Internal "Municipal" or "Police Powers"
St. George Tucker, Blackstone's Commentaries: With Notes of Reference to The Constitution and Laws of the Federal Government of the United States; and the Commonwealth of Virginia, William Young Birch, and Abraham Small; Philadelphia, c 1803. "View of the Constitution of the United States, Section 1"
"And here it ought to be remembered that no case of municipal law can arise under the constitution of the United States, except such as are expressly comprehended in that instrument. For the municipal law of one state or nation has no force or obligation in any other nation; and when several states, or nations unite themselves together by a federal compact [Union], each retains its own municipal laws, without admitting or adopting those of any other member of the union, unless there be an article expressly to that effect. The municipal laws of the several American states differ essentially from each other; and as neither is entitled to a preference over the other, on the score of intrinsic superiority, or obligation; and as there is no article in the compact which bestows any such preference upon any, it follows, that the municipal laws of no one state can be resorted to as a general rule for the rest. And as the states, and their respective legislatures are absolutely independent of reach other, so neither can any common rule be extracted from their several municipal codes. For, although concurrent laws, or rules may perhaps be met with in their codes, yet it is in the power of their legislatures, respectively to destroy that concurrence at any time, by enacting an entire new law on the subject; so that it may happen that that which is a concurrent law in all the states to-day may cease to be law in one, or more of them to-morrow. Consequently neither the particular municipal law of any one, or more, of the states, nor the concurrent municipal laws of the whole of them, can he considered, as the common rule, or measurer of justice in the courts of the federal republic; neither hath the federal government any power to establish such a common rule, generally; no such power being granted by the constitution. And the principle is certainly much stronger, that neither the common, nor statute law of any other nation, ought to he a standard for the proceedings of this, unless previously made its own by legislative adoption [Federalist, p. 50.]: which, not, being permited by the original compact, by which the government is created, any attempt to introduce it, in that or any other, mode, would he a manifest breach of the terms of that compact.

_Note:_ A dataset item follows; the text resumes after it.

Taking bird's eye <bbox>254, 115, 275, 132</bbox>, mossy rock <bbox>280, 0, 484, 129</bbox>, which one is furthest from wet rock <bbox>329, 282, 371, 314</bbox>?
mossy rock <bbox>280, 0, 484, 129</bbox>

"Another light in which this subject may he viewed is this. Since each state in becoming a member of a federal republic retains an uncontrolled jurisdiction over all cases of municipal law, every grant of jurisdiction to the confederacy [Union], in any such case, is to he considered as special, inasmuch as it derogates from the antecedent rights and jurisdiction of the state making the concession, and therefore ought to he construed strictly, upon the grounds already mentioned. Now, the cases falling under the head of municipal law, to which the authority of the federal government extends, are few, definite, and enumerated, and are all carved out of the sovereign authority, and former exclusive, and uncontrollable jurisdiction of the states respectively: they ought therefore to receive the strictest construction. Otherwise the gradual and sometimes imperceptible usurpations of power, will end in the total disregard of all its intended limitations.
"If asked, what would be the consequence in case the federal government should exercise powers not warranted by the constitution, the answer seems to be, that where the act of usurpation may immediately affect an individual, the remedy is to be sought by recourse to that judiciary, to which the cognizance of the case properly belongs...."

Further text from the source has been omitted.